Landscapes are mosaics of patches -- a patchwork where wildlife moves among the patches, searching out the various resources that they need to get through their life history stages and the changing seasons.

Sweet spots are patches that contain an unusual amount of especially desirable resources of some sort. Think of an ordinary forest floor where you drop a big ball of hamburger. All the hamburger eaters will quickly recognize that ball of hamburger as a sweet spot in the mosaic that is that forest floor. They will come and feast on it. It is a rich resource patch. A vegetable garden in the edge of the forest will be treated the same way.

In a landscape that is mainly patches of various types of forest, a patch of non-woody, grasses or sedges becomes a sweet spot. From early green-up through fall and into winter, grasses and sedges grow continuously, despite grazing, and by fall can contain over 20 percent protein. These are rich patches, especially if the surrounding landscape is mature woody species. Hayfields nestled in the forest are such sweet spots. So are beaver meadows after the pond has gone and has been replaced largely by a sedge meadow. Such places are especially sweet when they green up just after snowmelt.

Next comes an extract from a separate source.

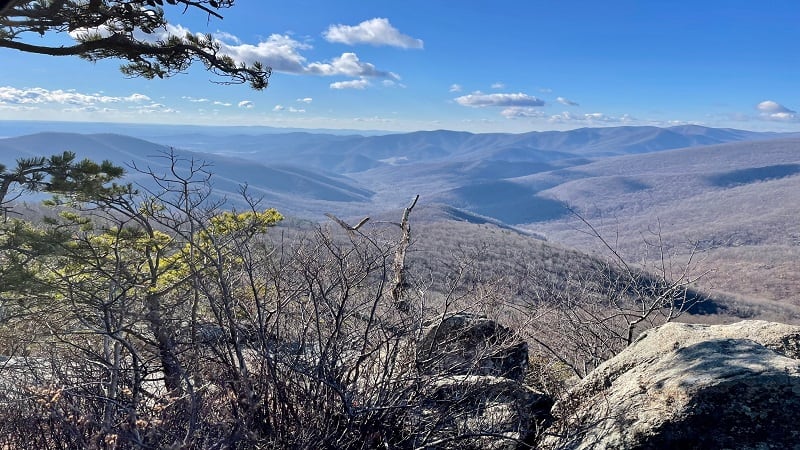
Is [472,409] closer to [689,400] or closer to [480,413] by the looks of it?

Marshes also produce much more nutritious soft tissue than most other forest patches. Forest species such as deer or moose move into marshes and marshy borders of rivers and lakes because the grazing harvest is so much greater than in mature forest patches.

Among the types of forest patches, very young second growth, saplings and suckers are very highly productive compared to more mature patches. The reason is simply that young sprouts are putting most of the solar energy that they capture into living plant tissue. A mature tree has much more non-living, support tissue, like wood and bark, and much less living tissue, like leaves. In addition, most sprouts and suckers regrow repeatedly when they are chewed off. This is easy to see along shores where beavers continuously harvest regrown red maple sprouts.

Next time you see a corn field with a herd of deer and a bunch of coons feeding in it, try to imagine how it makes sense as a sweet spot in the surrounding landscape. Seeing how the patches of the landscape work as a mosaic ecosystem will let you think about stewardship that will be very effective.